TUD Water Rates Could Rise
Sonora, CA -- Mandatory water conservation measures have already been implemented and now Tuolumne Utilities District (TUD) customers could end up paying more to turn on the tap.
Today, the Tuolumne Utilities District board unanimously voted to hold a public hearing to discuss what the drought is costing the district and to consider proposed amendments to the water rules and regulations. At Thursday's upcoming hearing, the public will have the opportunity to voice concerns, or protest the idea, of a rate or fee hike.
First today, board members were given an update on the water supply with the recent rains. General Tom Scesa said with the ongoing conservation measures, combined with other current efforts, the district should be able to successfully get through January.
The Board looked at options to pay for the additional costs of the drought, including the potential implemenation of a base line rate increase of 2.78% for customers, and a commodities fee.
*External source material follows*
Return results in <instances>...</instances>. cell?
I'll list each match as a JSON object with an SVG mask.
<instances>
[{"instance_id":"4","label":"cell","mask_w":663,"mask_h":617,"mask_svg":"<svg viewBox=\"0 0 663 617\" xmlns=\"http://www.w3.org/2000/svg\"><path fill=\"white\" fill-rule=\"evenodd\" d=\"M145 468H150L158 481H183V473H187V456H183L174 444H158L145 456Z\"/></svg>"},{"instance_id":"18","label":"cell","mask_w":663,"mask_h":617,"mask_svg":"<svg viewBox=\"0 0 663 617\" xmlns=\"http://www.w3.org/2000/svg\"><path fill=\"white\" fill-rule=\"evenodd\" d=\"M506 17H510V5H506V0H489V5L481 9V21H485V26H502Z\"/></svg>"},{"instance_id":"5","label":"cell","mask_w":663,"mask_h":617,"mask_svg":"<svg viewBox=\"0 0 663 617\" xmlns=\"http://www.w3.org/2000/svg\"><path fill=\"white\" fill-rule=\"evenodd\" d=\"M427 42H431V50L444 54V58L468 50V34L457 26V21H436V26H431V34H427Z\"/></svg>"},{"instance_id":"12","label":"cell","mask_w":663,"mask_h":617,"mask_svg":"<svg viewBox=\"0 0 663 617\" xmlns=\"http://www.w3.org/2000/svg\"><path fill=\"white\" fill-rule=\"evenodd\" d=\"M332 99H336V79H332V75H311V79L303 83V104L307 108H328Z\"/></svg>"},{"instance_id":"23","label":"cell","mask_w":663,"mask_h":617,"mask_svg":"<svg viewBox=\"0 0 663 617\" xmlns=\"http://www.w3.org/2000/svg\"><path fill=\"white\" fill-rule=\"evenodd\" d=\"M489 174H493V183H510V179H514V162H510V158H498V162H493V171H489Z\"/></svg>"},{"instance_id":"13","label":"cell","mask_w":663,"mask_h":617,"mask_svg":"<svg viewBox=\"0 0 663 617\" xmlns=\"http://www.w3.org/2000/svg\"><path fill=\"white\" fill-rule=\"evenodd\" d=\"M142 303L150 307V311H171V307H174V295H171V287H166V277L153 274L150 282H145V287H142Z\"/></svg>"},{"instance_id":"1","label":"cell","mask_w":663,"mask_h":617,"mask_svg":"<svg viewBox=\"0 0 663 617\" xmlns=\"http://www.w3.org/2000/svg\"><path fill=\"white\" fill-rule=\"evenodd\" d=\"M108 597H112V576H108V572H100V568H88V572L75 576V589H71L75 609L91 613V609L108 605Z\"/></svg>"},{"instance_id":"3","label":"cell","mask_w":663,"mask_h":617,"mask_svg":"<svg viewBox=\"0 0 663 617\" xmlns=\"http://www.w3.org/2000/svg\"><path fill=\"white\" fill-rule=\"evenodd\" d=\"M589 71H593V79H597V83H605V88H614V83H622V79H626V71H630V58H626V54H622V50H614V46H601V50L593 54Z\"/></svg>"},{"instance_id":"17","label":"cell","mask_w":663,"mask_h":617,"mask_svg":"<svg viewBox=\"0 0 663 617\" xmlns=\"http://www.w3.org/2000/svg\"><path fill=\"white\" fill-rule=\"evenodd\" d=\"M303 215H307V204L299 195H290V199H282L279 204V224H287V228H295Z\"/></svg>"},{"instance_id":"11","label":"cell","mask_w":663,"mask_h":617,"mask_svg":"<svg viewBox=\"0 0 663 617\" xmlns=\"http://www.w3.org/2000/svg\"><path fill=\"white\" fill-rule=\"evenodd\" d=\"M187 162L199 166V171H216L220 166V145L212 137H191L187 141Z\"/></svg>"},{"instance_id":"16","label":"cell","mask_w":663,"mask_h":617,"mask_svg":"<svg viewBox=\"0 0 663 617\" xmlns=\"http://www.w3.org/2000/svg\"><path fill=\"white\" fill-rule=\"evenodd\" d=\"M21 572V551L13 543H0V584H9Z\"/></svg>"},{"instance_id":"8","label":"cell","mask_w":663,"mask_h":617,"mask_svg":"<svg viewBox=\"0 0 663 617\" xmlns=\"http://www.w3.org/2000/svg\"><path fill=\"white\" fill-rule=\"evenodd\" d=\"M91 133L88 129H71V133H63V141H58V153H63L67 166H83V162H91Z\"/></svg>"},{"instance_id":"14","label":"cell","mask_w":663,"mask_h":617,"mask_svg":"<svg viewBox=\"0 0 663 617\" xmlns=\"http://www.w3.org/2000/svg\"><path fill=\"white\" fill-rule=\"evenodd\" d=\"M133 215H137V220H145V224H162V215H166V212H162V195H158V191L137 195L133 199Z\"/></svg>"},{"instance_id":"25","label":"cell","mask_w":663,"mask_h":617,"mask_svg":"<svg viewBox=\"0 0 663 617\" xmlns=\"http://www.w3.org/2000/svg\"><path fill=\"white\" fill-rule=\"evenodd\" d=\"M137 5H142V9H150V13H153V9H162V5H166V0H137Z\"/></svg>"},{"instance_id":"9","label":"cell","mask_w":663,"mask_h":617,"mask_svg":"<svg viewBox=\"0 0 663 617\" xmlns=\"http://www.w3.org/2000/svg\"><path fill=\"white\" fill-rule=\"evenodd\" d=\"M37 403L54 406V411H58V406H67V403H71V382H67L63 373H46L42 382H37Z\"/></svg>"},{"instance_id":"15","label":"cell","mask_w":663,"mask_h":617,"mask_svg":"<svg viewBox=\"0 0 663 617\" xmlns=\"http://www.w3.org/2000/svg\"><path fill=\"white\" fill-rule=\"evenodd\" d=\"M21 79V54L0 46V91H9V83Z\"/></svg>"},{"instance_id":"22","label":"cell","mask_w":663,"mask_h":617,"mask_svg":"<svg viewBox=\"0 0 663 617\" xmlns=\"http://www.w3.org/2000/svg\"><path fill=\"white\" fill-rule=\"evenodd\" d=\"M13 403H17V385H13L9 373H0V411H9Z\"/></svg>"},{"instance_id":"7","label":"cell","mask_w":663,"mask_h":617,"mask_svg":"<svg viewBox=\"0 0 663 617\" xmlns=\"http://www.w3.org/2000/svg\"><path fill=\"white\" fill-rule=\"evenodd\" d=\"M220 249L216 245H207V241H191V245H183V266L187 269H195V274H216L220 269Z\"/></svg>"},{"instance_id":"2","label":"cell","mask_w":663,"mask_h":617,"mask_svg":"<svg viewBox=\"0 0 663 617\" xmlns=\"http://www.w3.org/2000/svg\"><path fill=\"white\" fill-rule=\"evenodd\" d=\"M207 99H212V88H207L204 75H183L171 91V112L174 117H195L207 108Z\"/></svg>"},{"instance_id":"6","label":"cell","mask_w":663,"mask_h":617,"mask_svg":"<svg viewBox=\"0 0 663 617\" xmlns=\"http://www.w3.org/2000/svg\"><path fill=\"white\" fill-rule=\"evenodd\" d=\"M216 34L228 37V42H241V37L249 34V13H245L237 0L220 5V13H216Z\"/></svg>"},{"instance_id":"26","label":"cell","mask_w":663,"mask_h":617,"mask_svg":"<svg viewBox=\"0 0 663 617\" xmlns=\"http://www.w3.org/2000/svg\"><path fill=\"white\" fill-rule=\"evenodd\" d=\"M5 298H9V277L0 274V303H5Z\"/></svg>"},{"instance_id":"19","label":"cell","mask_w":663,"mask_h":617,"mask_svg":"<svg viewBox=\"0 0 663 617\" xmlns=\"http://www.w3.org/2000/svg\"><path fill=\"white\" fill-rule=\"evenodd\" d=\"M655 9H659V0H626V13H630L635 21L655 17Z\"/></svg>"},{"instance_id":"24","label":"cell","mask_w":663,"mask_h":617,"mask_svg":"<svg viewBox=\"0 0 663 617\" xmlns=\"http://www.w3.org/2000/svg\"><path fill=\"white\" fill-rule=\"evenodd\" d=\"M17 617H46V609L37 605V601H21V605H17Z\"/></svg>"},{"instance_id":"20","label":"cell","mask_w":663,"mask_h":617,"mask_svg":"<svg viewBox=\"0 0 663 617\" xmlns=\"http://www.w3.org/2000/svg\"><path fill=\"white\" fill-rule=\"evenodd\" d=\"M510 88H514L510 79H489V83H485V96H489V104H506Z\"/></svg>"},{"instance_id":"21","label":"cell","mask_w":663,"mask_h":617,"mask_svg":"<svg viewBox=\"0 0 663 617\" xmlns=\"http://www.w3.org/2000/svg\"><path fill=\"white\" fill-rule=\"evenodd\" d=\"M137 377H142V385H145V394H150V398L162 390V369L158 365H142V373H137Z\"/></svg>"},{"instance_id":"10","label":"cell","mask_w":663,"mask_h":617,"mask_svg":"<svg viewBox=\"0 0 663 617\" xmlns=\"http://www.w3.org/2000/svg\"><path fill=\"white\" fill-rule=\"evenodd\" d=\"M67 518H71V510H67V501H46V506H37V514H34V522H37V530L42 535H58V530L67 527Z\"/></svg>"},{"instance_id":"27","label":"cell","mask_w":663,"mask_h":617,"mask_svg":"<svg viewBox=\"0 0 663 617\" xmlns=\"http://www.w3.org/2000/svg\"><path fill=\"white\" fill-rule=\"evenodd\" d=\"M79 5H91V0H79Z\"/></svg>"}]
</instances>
Director Kent Johnson questioned whether a flat fee for system services would be fair. The Board wanted to make sure that customers were paying the appropriate amount based upon their total use, while still urging customers to conserve.
Director Ruanne Mikkelsen said, "You really need to make it sting to get people to quit using water in an emergency situation. However, I think about the people who have come up to me and said, ‘we've already been conserving, and we started a couple of years ago.' We are very careful about our water use." The idea is to avoid penalizing good behavior.
The board voted unanimously for staff to come up with rate and/or fee options that could be reversed when the drought is over. They also requested a plan to develop the Proposition 218 procedure and cost estimates for the board to review and approve.
TUD offered this explanation of the Proposition 218 procedure to the board:
Proposition 218 states that if the District moves to propose an assessment, fee, or new charges it must be submitted to property owners for approval or rejection, after notice and public hearing. Under Proposition 218 guidelines, a letter would need to be mailed at least 45 days before a public hearing is called. The notice must explain what the proposed rate or fee change is and when it will occur. After the 45 days a public hearing is held to allow customers to express concerns or other issues related to the rate or fee change. Additionally, the customers have the right to protest the rate or fee change by mailing or delivering a protest vote on the change. If a majority of the customers vote against the change then it cannot be adopted by the District. The notice for the rate changes can be for a period of time (set years) or for one time.
The last water rate increase that was adopted by the District had a three year inflation factor of 2.78%. One of those inflation increases was rejected by the Board. The other two are available for implementation without another 218 process. The cost of a 218 process can vary widely due to the type of mailing with the cost being as high as $25,000.
The District has not yet received any formal funding yet to deal with the costs associated with the drought. It is unknown when or how much funding we may apply for at this time.
There are two basic ways that the increased costs of the drought and revenue reduction can be addressed. One is to create a fine structure that would penalize customers for water use or misuse. This has both billing and enforcement issues that staff does not think is in the best interest of the District or its customers. The staff's preferred method is to develop a rate change, which would include a base and commodity change. Because of the broad impact of the drought on all customers and the variability of use, staff recommends developing a base and commodity change to be imposed during Phase III conservation.
The public hearing will be this Thursday, February 13, at 5:30 p.m. in the TUD building at 18885 Nugget Boulevard, off Tuolumne Road in Sonora.